Goal of the exercise - Please reproduce the following records exactly as they appear.

Information supplied -

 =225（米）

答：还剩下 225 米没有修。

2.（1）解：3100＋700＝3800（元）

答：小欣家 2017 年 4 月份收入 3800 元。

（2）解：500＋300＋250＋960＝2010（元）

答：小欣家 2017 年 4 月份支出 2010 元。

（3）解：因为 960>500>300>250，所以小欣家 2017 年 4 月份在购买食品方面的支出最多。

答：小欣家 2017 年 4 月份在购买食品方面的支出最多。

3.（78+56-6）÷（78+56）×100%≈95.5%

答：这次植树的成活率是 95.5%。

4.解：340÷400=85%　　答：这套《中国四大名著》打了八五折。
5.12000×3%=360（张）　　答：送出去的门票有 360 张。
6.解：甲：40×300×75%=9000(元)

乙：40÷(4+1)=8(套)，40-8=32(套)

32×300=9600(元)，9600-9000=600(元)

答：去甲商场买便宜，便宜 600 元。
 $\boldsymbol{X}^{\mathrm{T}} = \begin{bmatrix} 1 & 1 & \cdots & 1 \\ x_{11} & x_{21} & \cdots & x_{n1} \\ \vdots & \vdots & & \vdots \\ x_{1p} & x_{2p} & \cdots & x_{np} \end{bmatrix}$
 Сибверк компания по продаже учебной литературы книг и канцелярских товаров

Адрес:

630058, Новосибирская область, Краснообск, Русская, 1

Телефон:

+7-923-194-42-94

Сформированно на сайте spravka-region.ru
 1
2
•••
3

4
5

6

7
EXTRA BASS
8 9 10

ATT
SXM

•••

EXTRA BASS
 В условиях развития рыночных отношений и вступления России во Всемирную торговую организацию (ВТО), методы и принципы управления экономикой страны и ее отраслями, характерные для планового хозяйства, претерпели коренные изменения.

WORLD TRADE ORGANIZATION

Solved exercise -
 =225（米）

答：还剩下 225 米没有修。

2.（1）解：3100＋700＝3800（元）

答：小欣家 2017 年 4 月份收入 3800 元。

（2）解：500＋300＋250＋960＝2010（元）

答：小欣家 2017 年 4 月份支出 2010 元。

（3）解：因为 960>500>300>250，所以小欣家 2017 年 4 月份在购买食品方面的支出最多。

答：小欣家 2017 年 4 月份在购买食品方面的支出最多。

3.（78+56-6）÷（78+56）×100%≈95.5%

答：这次植树的成活率是 95.5%。

4.解：340÷400=85%　　答：这套《中国四大名著》打了八五折。
5.12000×3%=360（张）　　答：送出去的门票有 360 张。
6.解：甲：40×300×75%=9000(元)

乙：40÷(4+1)=8(套)，40-8=32(套)

32×300=9600(元)，9600-9000=600(元)

答：去甲商场买便宜，便宜 600 元。
 $\boldsymbol{X}^{\mathrm{T}} = \begin{bmatrix} 1 & 1 & \cdots & 1 \\ x_{11} & x_{21} & \cdots & x_{n1} \\ \vdots & \vdots & & \vdots \\ x_{1p} & x_{2p} & \cdots & x_{np} \end{bmatrix}$
 Сибверк компания по продаже учебной литературы книг и канцелярских товаров

Адрес:

630058, Новосибирская область, Краснообск, Русская, 1

Телефон:

+7-923-194-42-94

Сформированно на сайте spravka-region.ru
 1
2
•••
3

4
5

6

7
EXTRA BASS
8 9 10

ATT
SXM

•••

EXTRA BASS
 В условиях развития рыночных отношений и вступления России во Всемирную торговую организацию (ВТО), методы и принципы управления экономикой страны и ее отраслями, характерные для планового хозяйства, претерпели коренные изменения.

WORLD TRADE ORGANIZATION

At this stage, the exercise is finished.